Canterbury Area Commander, Dave Berry, says the 18-strong Leeston crew have been sent home to rest, and about 20 volunteers from Dunsandel, Darfield and Rolleston have arrived to help.

He says a 20-strong Civil Defence team is now taking over the sandbagging, freeing fire crew to respond to emergency calls.

"We've set up sandbags and booms around most of the town area, the shops. There is a set of pensioner flats that we've boomed off to reduce the water going there so those people can stay there. All round the town they're just sandbagging."

Dave Berry says the Leeston crew answered 50 calls for help on Saturday.

He says it will be a nervous evening with the rain not expected to ease until midnight Saturday.

And in Christchurch, the Avon and Heathcote Rivers are overflowing onto the road but traffic diversions are in place.

Fresh snowfall closing many highways

Snow has closed highways in the South Island.

State Highway 85 from Ranfurly to Palmerston is closed until at least midday Sunday.

Snow has also closed State Highway 87 from Kyeburn to Outram, and State Highway 80 from Glentanner to Mt Cook.

There are vehicle restrictions in place on Porters and Burkes Passes.

The Homer Tunnel to Milford Sound is closed until June 28 so staff can remove unstable rocks above the tunnel.

The Transport Agency is also urging caution on many central North Island highways due to snow.

There is snow on the Desert Road, and on other parts of State Highway 1, from Taihape north until just before Turangi.

Snow is also causing concern on State Highway 5 from Taupo to Napier, and State Highways 4 and 49 from National Park to Waiouru.

Caution is also advised on parts of State Highways 46, 47 and 48.

Sawyers Bay evacuees allowed home

Dunedin City Council says the residents of 11 homes evacuated overnight were cleared to return on Saturday afternoon.

Dunedin City Council workers work on clearing the Blanket Bay Road slip.

Dunedin City Council workers work on clearing the Blanket Bay Road slip. Photo: RNZ

Police moved Bell Gully residents at Sawyers Bay out at 4am Saturday after reports a two-day old slip was moving again.

The slip had already broken 30 metres of Upper Junction Road and threatened one house.

The council's roading maintenance engineer, Peter Standring, said council engineers had established the slip was not a threat to the Sawyers Bay homes.

More snow in mountains

Snow is falling again in the mountain passes of the South Island and has closed Porters Pass and Lindis Pass.

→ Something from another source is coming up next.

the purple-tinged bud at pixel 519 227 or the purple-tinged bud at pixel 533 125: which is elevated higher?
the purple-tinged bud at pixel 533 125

Lewis Pass is closed to towing vehicles or those without chains.

In Christchurch, Dyers Pass and Gebbies Pass in the Port Hills have closed as the snow returns once again.

Roading contractors are working hard to clear the main roads into Central Otago so trucks carrying much needed feed can reach farms that have been cut off for days.

State Highway 85 between Ranfurly and Palmerston remains closed due to snow.

New Zealand Transport Agency's Otago and Southland operations manager, Roger Bailey, says farmers are desperate for roads to open and he hopes that will happen on Saturday, although continued snow and hail makes the prospect less likely.

He says a 50 metre long slip over both sides of State Highway 1 north of Dunedin has been cleared but speed restrictions are still in place.